The Company had numerous transactions with related parties. As of December 31, 2005, the Company was indebted to Resource Investment Group, LLC, a related party, in the amount of $103,427. As of December 31, 2004, Resource Investment Group, LLC, was indebted to the Company in the amount of $326,887. These transactions arose from a series of member cash advances and repayments.

Interest is accrued monthly at the applicable federal rate. Amounts due become payable on demand after ten years. The interest rate, adjusted monthly, ranged from 3.70% to 4.43% in 2005 and 4.56% to 5.21% in 2004, respectively. Interest earned on such loans amounted to $7,214 and $28,278 in 2005 and 2004, respectively.

On September 11, 2003, the Company entered into a Royalty Agreement with a Member. In consideration of the Company facilitating a Member’s sales of certain telephone products (as defined in the Royalty Agreement), the Company earned royalties of $29,333 and $35,964 for the years ended December 31, 2005 and 2004, respectively. At December 31, 2005 and 2004, $29,333 and $14,041 of these royalties were due from a Member, respectively. At December 31, 2004, there was $56,631 due to a Member for equipment purchased by the Company.

As of December 31, 2004 Netlinc Communications, LLC, a related party, was indebted to the Company in the amount of $112,564. This amount was written off during the current year as an uncollectible account. The transactions result from the use of a centralized disbursement system for certain transactions. These amounts are within parameters as agreed upon in the Agreement; however, management felt the amount was uncollectible.

As of December 31, 2005, an affiliate was indebted to the Company in the amount of $32,521. On December 31, 2004, the Company was indebted to an affiliate in the amount of $18,019. These transactions resulted from the use of a centralized disbursement system for certain transactions.




 
12




NOTE D - RELATED PARTY TRANSACTIONS (CONTINUED)

Included in general and administrative expenses are $93,200 and $107,200 of salaries paid to affiliates in 2005 and 2004, respectively.

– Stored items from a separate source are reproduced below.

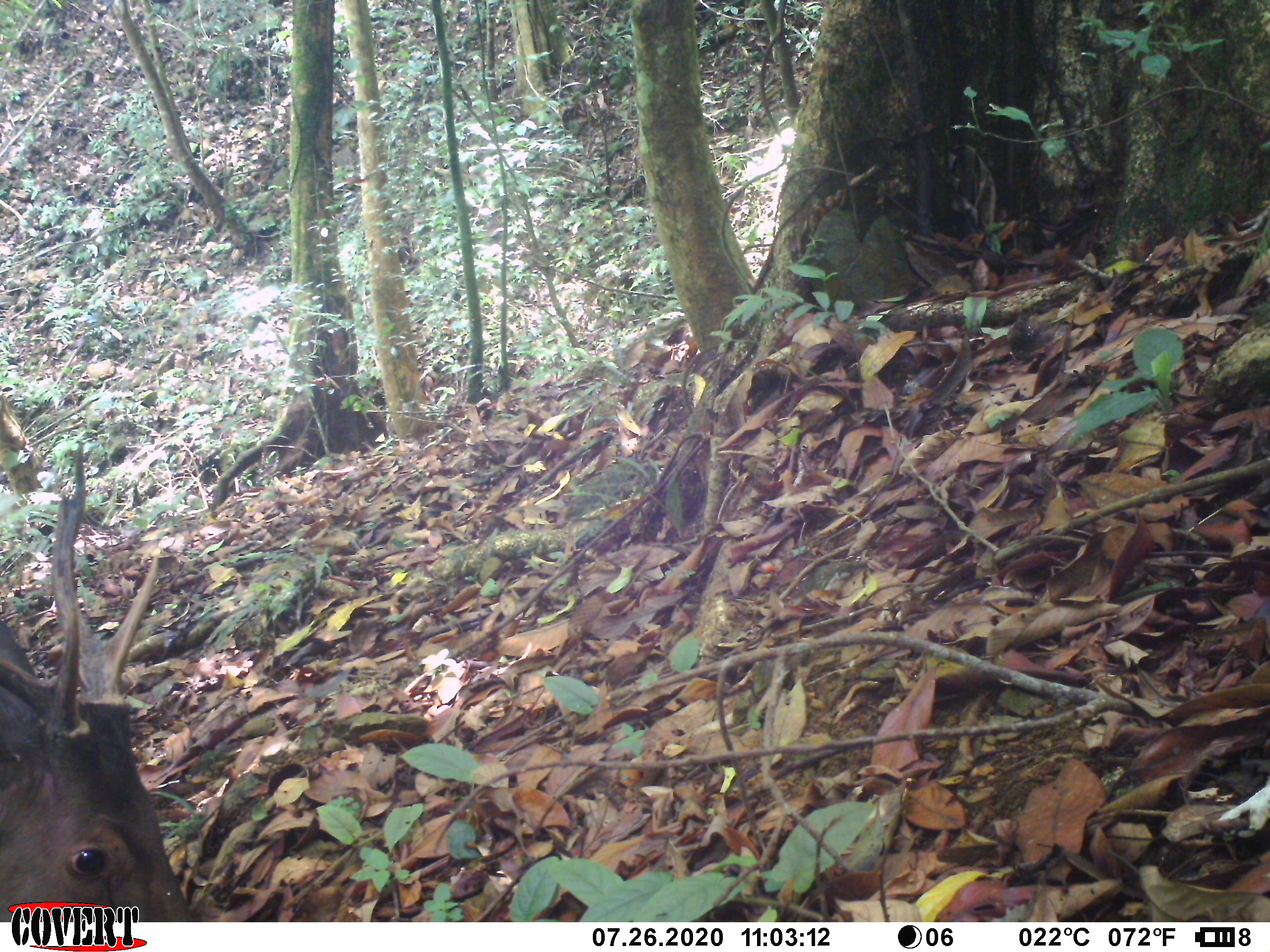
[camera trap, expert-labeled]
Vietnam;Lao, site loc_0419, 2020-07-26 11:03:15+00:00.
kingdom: Animalia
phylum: Chordata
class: Mammalia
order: Artiodactyla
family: Cervidae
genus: Rusa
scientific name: Rusa unicolor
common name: sambar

These amounts are within the parameters agreed upon in the Agreement.

NOTE E - COMMITMENTS AND CONTINGENCIES

In the normal course of business, there are various commitments and contingencies outstanding which are not reflected in these financial statements. In the opinion of management, the outcome of such events, if any, will not have a material effect on the Company’s financial position or results of operations.

NOTE F - CONCENTRATION OF CREDIT RISK

The Company maintains operating cash balances in financial institutions located in Williamstown, New Jersey. These balances are insured by the Federal Deposit Insurance Corporation up to $100,000. There were no uninsured amounts at December 31, 2005 and 2004.

NOTE G - VARIABLE INTEREST ENTITIES

In January 2003, the FASB issued Interpretation (FIN) No. 46, "Consolidation of Variable Interest Entities" and in December 2003, a revised interpretation was issued (FIN No. 46, as revised). In general, a variable interest entity (VIE) is a corporation, partnership, trust or any other legal structure used for the business purposes that either does not have equity investors with voting rights or has equity investors that do not provide sufficient financial resources for the entity to support its activities. FIN No. 46, as revised, requires a VIE to be consolidated by a company if that company is designated as the primary beneficiary. The adoption of FIN No. 46, as revised, did not have a material effect on the Company's financial position or results of operations.